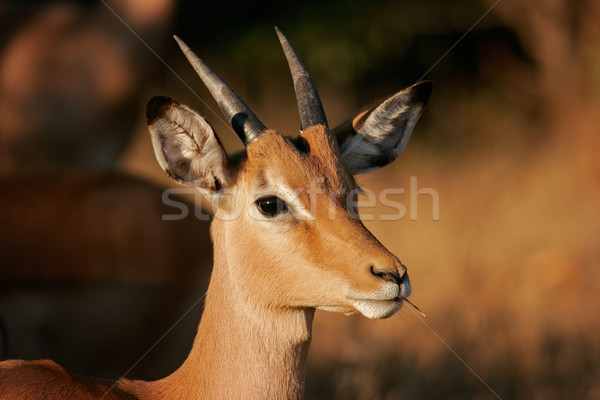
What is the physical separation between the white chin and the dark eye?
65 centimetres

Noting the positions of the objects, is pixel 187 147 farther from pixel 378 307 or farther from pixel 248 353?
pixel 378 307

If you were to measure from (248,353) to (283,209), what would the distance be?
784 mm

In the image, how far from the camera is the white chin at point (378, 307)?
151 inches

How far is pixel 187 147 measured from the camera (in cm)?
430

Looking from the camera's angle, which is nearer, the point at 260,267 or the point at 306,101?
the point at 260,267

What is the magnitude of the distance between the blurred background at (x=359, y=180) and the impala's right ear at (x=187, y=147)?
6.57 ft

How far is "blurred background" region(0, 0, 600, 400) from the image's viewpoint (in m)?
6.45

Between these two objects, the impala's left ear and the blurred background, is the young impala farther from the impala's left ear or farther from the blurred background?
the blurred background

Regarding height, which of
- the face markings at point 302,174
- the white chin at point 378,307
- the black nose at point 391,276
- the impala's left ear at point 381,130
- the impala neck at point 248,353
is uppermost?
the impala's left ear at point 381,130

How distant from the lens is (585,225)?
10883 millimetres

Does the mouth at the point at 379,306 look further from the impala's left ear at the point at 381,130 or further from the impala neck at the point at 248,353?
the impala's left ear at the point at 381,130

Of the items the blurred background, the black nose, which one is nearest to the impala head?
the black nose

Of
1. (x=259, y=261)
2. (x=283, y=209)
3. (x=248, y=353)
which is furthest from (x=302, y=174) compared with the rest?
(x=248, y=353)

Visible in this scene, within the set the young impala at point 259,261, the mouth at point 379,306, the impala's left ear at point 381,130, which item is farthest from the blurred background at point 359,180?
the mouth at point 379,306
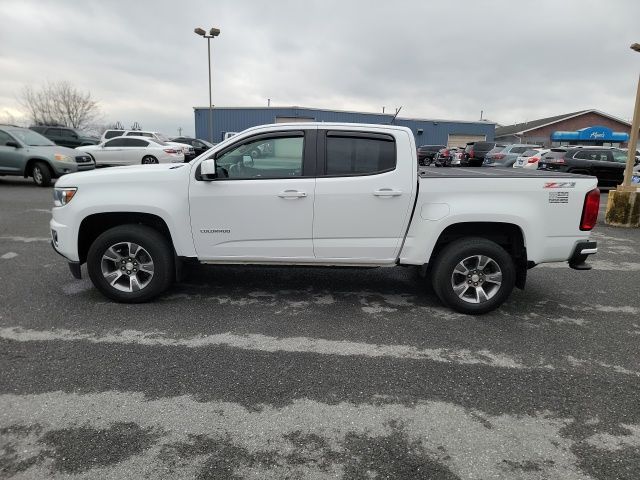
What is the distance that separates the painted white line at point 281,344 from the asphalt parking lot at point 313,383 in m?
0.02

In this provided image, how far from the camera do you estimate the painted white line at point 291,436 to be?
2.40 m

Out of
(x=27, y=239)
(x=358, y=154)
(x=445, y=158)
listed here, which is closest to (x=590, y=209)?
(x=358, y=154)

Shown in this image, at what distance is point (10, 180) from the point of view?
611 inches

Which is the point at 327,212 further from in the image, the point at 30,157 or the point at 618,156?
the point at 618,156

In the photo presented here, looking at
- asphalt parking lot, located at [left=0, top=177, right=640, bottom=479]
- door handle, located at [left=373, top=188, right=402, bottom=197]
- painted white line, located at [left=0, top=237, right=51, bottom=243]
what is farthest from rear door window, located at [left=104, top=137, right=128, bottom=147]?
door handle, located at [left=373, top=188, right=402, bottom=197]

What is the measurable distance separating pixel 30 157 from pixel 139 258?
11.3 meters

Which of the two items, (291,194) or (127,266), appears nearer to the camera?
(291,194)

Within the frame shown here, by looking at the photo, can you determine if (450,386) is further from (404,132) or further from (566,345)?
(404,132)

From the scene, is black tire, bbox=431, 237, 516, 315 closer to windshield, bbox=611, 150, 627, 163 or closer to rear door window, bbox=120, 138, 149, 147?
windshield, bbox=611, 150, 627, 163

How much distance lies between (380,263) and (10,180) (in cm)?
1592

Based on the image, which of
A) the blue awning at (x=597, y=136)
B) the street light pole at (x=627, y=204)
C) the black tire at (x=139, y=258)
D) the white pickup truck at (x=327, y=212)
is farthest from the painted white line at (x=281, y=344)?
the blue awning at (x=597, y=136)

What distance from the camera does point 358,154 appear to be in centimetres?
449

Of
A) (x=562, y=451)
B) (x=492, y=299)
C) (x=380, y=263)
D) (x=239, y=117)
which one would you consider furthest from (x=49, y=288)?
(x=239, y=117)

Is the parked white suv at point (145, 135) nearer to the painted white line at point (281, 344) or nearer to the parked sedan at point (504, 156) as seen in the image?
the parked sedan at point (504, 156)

------------

[GIVEN REQUEST] Every line above should be returned word for word, with the pictures left behind.

[OUTPUT FOR THIS EXERCISE]
What is the physical separation between the white chin and the dark eye?
65 centimetres

Noting the positions of the objects, is pixel 187 147 farther from pixel 378 307 or farther from pixel 248 353?
pixel 378 307

If you were to measure from (248,353) to (283,209), what would the distance be?
784 mm

In the image, how far from the camera is the white chin at point (378, 307)?
151 inches

How far is pixel 187 147 measured from the camera (in cm)?
430

Looking from the camera's angle, which is nearer, the point at 260,267 or the point at 306,101?
the point at 260,267

What is the magnitude of the distance between the blurred background at (x=359, y=180) and the impala's right ear at (x=187, y=147)?
6.57 ft

How far is "blurred background" region(0, 0, 600, 400) from the image's viewpoint (in m)?
6.45

Between these two objects, the impala's left ear and the blurred background, is the young impala farther from the impala's left ear or farther from the blurred background?
the blurred background

Regarding height, which of
- the face markings at point 302,174
- the white chin at point 378,307
- the black nose at point 391,276
- the impala's left ear at point 381,130
- the impala neck at point 248,353
is uppermost?
the impala's left ear at point 381,130

How distant from the lens is (585,225)?
10883 millimetres

Does the mouth at the point at 379,306 look further from the impala's left ear at the point at 381,130 or further from the impala neck at the point at 248,353?
the impala's left ear at the point at 381,130

Of the items the blurred background, the black nose, which one is nearest to the impala head?
the black nose

Of
1. (x=259, y=261)
2. (x=283, y=209)
3. (x=248, y=353)
which is furthest from (x=302, y=174) compared with the rest?
(x=248, y=353)

Visible in this scene, within the set the young impala at point 259,261, the mouth at point 379,306, the impala's left ear at point 381,130, which item is farthest from the blurred background at point 359,180?
the mouth at point 379,306
What is the distance that separates the painted white line at point 281,344 from the asphalt parking lot at point 313,383 in m?
0.02

In this provided image, how far from the camera do you estimate the painted white line at point 291,436 to be?
2.40 m

Out of
(x=27, y=239)
(x=358, y=154)
(x=445, y=158)
listed here, which is closest to (x=590, y=209)?
(x=358, y=154)

Shown in this image, at what distance is point (10, 180) from the point of view?
611 inches

Which is the point at 327,212 further from in the image, the point at 30,157 or the point at 618,156?
the point at 618,156

In the photo presented here, looking at
- asphalt parking lot, located at [left=0, top=177, right=640, bottom=479]
- door handle, located at [left=373, top=188, right=402, bottom=197]
- painted white line, located at [left=0, top=237, right=51, bottom=243]
what is farthest from rear door window, located at [left=104, top=137, right=128, bottom=147]?
door handle, located at [left=373, top=188, right=402, bottom=197]

What is the measurable distance separating pixel 30 157 from pixel 139 258?
11.3 meters

Which of the two items, (291,194) or (127,266), appears nearer to the camera?
(291,194)

Within the frame shown here, by looking at the photo, can you determine if (450,386) is further from (404,132) or further from (566,345)?
(404,132)

From the scene, is black tire, bbox=431, 237, 516, 315 closer to windshield, bbox=611, 150, 627, 163 or closer to rear door window, bbox=120, 138, 149, 147?
windshield, bbox=611, 150, 627, 163

How much distance lies between (380,263) and (10,180) (in cm)?
1592

Based on the image, which of
A) the blue awning at (x=597, y=136)
B) the street light pole at (x=627, y=204)
C) the black tire at (x=139, y=258)
D) the white pickup truck at (x=327, y=212)
is farthest from the painted white line at (x=281, y=344)?
the blue awning at (x=597, y=136)

What distance from the camera does point 358,154 appear to be in centimetres?
449

Of
A) (x=562, y=451)
B) (x=492, y=299)
C) (x=380, y=263)
D) (x=239, y=117)
which one would you consider furthest from (x=49, y=288)?
(x=239, y=117)

Is the parked white suv at point (145, 135) nearer to the painted white line at point (281, 344) or nearer to the parked sedan at point (504, 156) as seen in the image?
the parked sedan at point (504, 156)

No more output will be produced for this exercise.